Safety Considerations
Please refer to the package insert for safety information.
Note: All key warnings and contraindication fields in this evidence pack returned Data Gap (TFDA package insert not yet retrieved — see remediation step DG001). Drug-drug interaction data was also unavailable. The following are critical safety signals known from global pharmacology that must be verified against the formal package insert before any clinical use:
- Cyanide toxicity: Thiocyanate/cyanide accumulation risk with infusion rates >2 µg/kg/min or duration >48–72 hours; requires thiocyanate serum monitoring
- Severe systemic hypotension: Major dose-limiting adverse effect; continuous intra-arterial blood pressure monitoring mandatory
- Light sensitivity: Infusion solution degrades rapidly under light exposure; must be protected with opaque wrapping during administration
- Renal/hepatic impairment: Thiocyanate clearance is reduced; dose adjustment required
Conclusion and Next Steps
Decision: Proceed with Guardrails (Pulmonary Hypertension) / Hold (All Other Predicted Indications)
Rationale: The mechanistic basis (NO → sGC → cGMP → pulmonary vasodilation) is sound and already clinically validated; multiple completed studies confirm nitroprusside’s established role as a vasoreactivity challenge agent and perioperative acute PH management tool, placing this indication at L3 evidence with a direct pathway to formalization. Migraine predictions (ranks 1, 2, 7) represent mechanistic false positives — nitroprusside triggers, not treats, migraine — and should not be pursued. Hair loss conditions (ranks 3–6) and kyphoscoliotic heart disease (rank 10) are L5 with no clinical evidence and no viable delivery route; recommend Hold.
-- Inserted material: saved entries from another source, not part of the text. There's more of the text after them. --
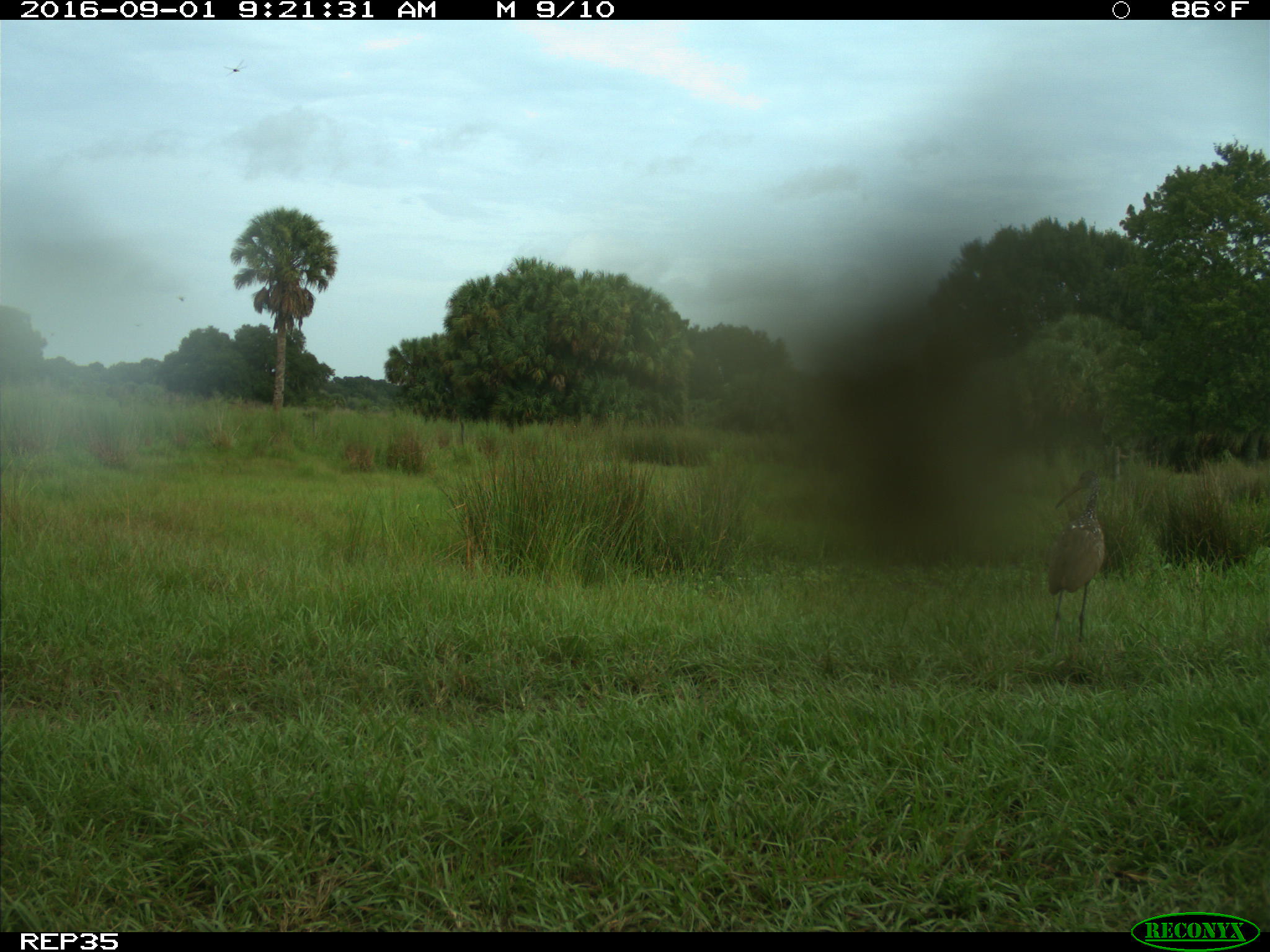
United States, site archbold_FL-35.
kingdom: Animalia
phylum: Chordata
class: Aves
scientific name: Aves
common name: birds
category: unidentified bird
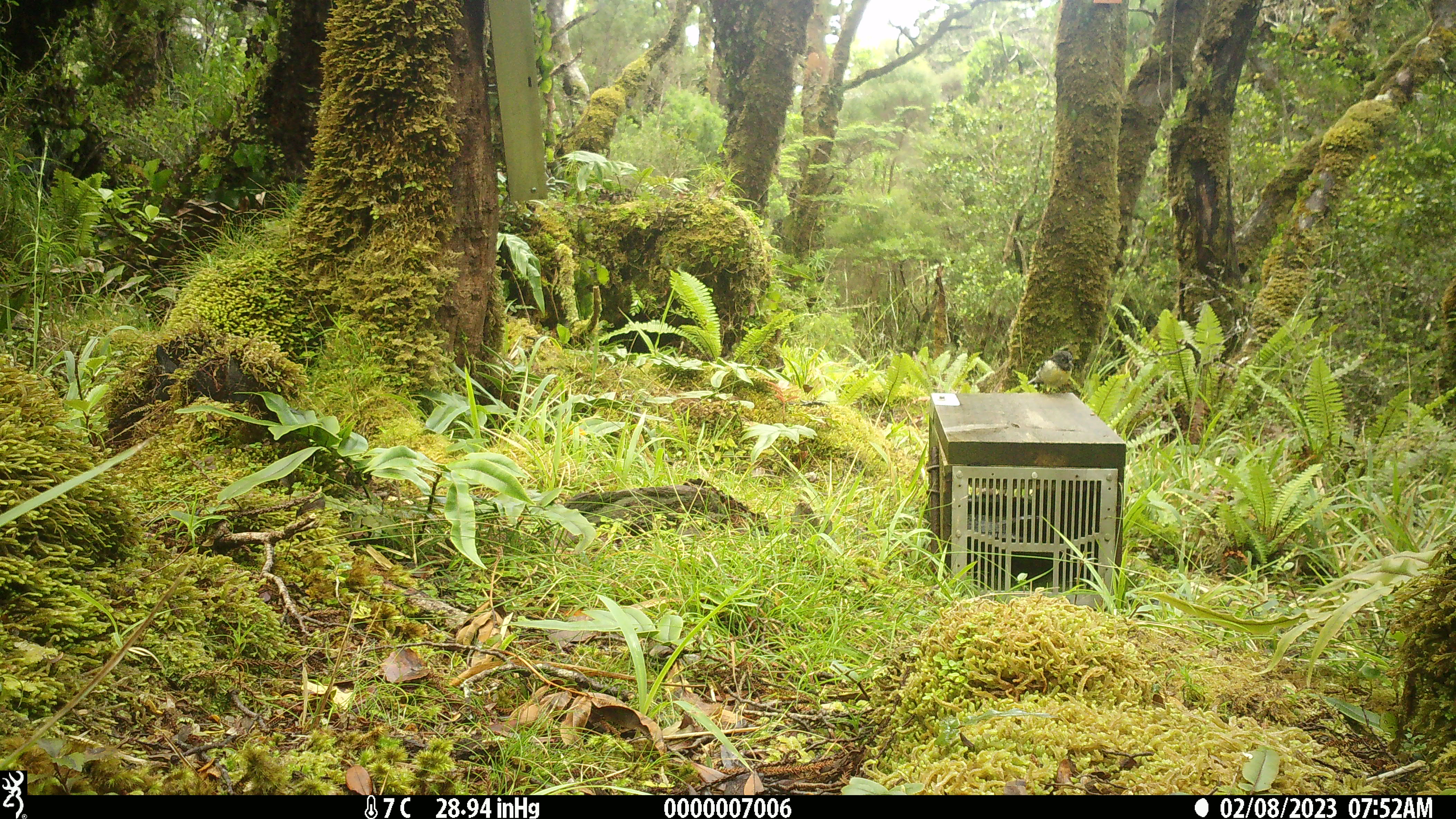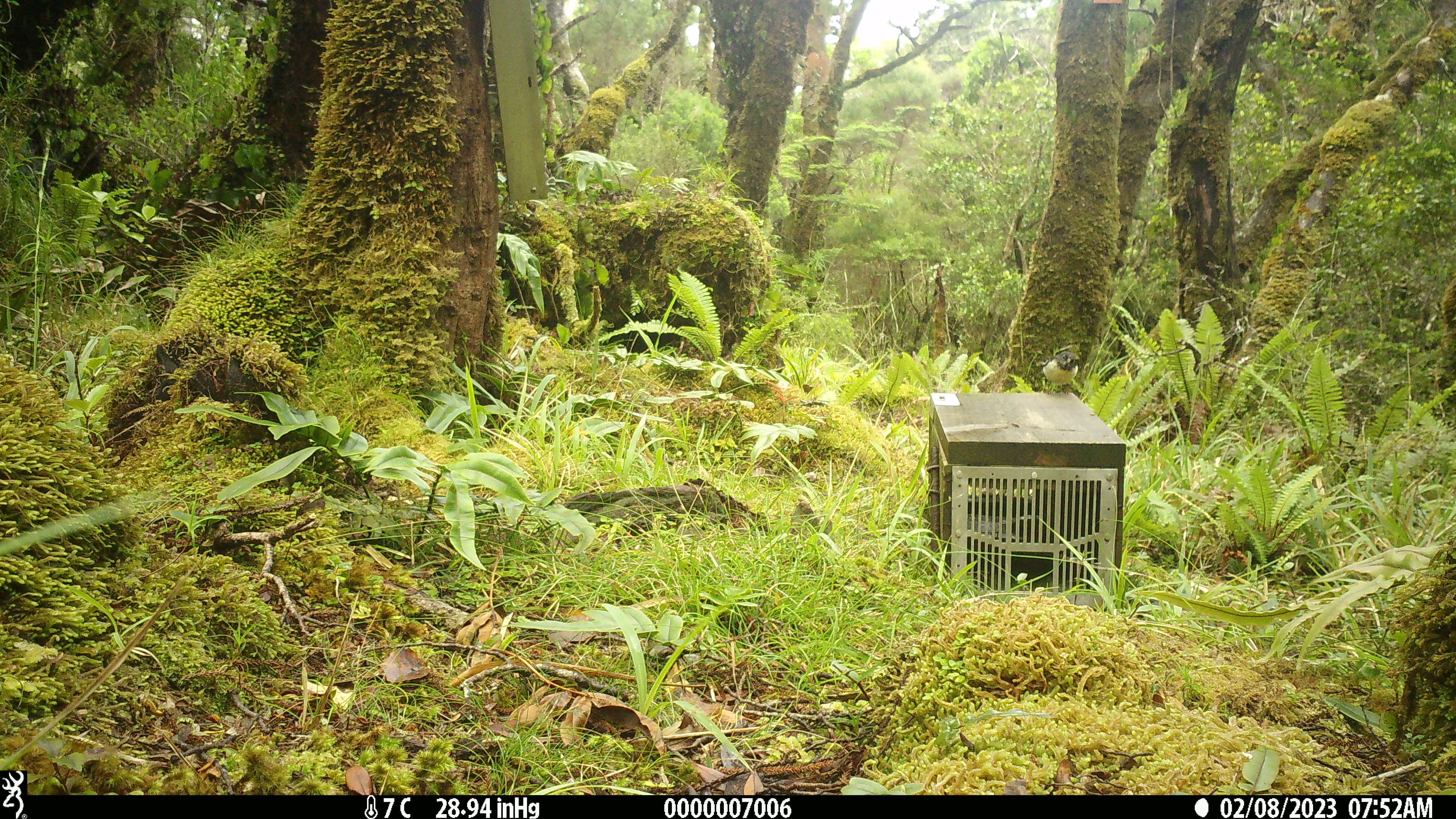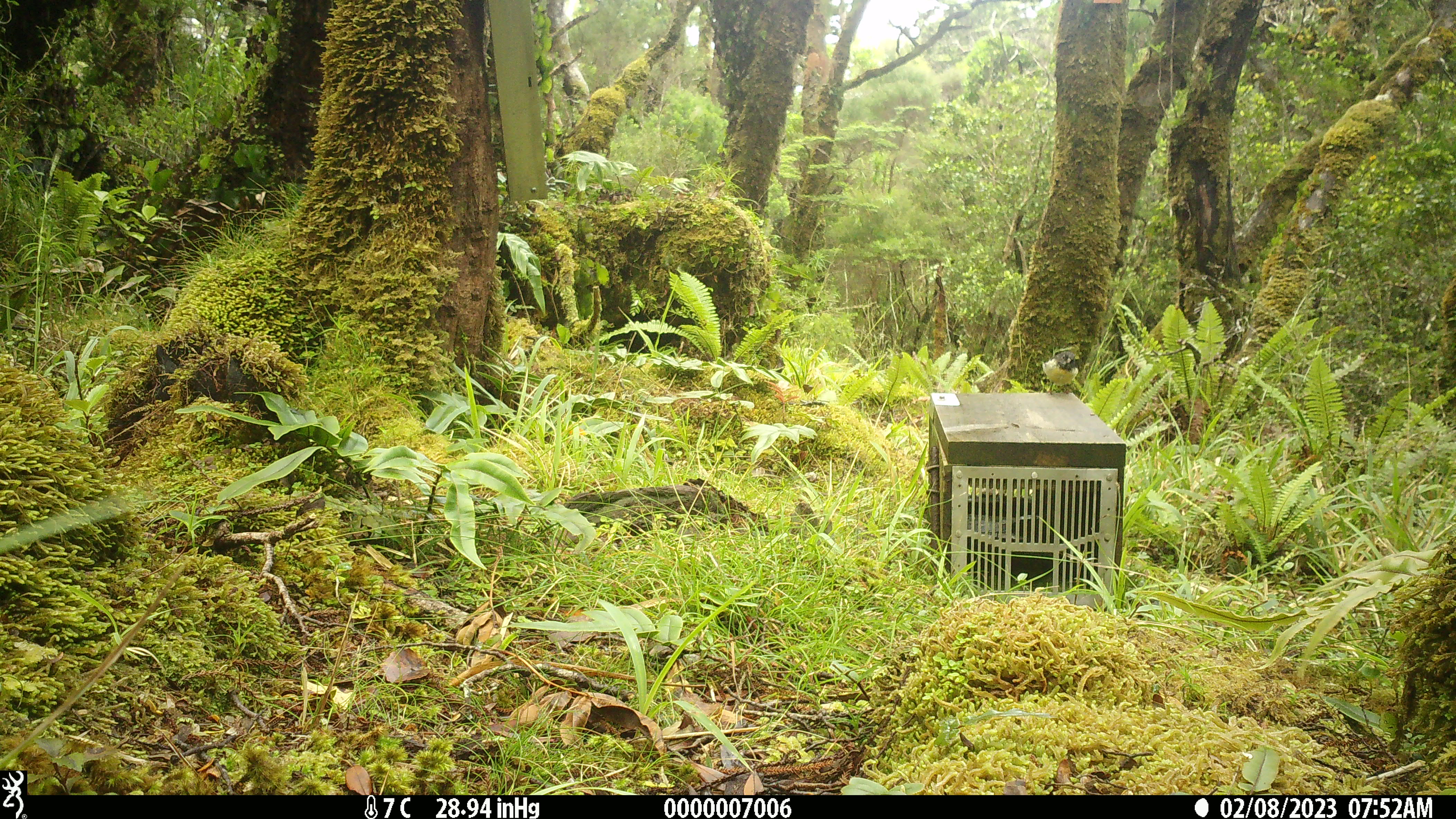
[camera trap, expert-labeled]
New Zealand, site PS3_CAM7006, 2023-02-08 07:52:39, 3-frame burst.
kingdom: Animalia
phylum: Chordata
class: Aves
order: Passeriformes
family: Petroicidae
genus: Petroica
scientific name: Petroica macrocephala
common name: tomtit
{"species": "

Benign prostatic hyperplasia (rank 9) has biological plausibility via NO/cGMP smooth muscle relaxation (analogous to PDE5 inhibitor mechanism) but no clinical evidence and systemic delivery limitations; classify as Research Question for basic science exploration only.
To proceed with pulmonary hypertension evaluation, the following is needed:
- Remediate DG001: Download TFDA/FDA package insert PDF and extract formal warnings, contraindications, and special population restrictions to enable S1 safety evaluation
- Remediate DG002: Query DrugBank API to obtain formal MOA documentation and complete mechanistic profile
- India regulatory pathway: Initiate CDSCO new product registration or import license process (drug currently not marketed in India)
- Define indication scope: Specify the target PH clinical context — acute vasoreactivity testing protocol, perioperative PH management post-cardiac surgery, or mixed PH hemodynamic stabilization — as each has different dosing, duration, and monitoring requirements
- Cyanide monitoring protocol: Establish thiocyanate serum monitoring thresholds and maximum infusion duration limits for the intended indication before any clinical protocol submission
- Comparator analysis: Conduct comparative safety and efficacy review against inhaled NO, IV prostacyclin, and oral sildenafil in the target PH subtype to position nitroprusside’s clinical niche
Disclaimer
This content is for research purposes only and does not constitute medical advice. Clinical validation is required before any clinical application.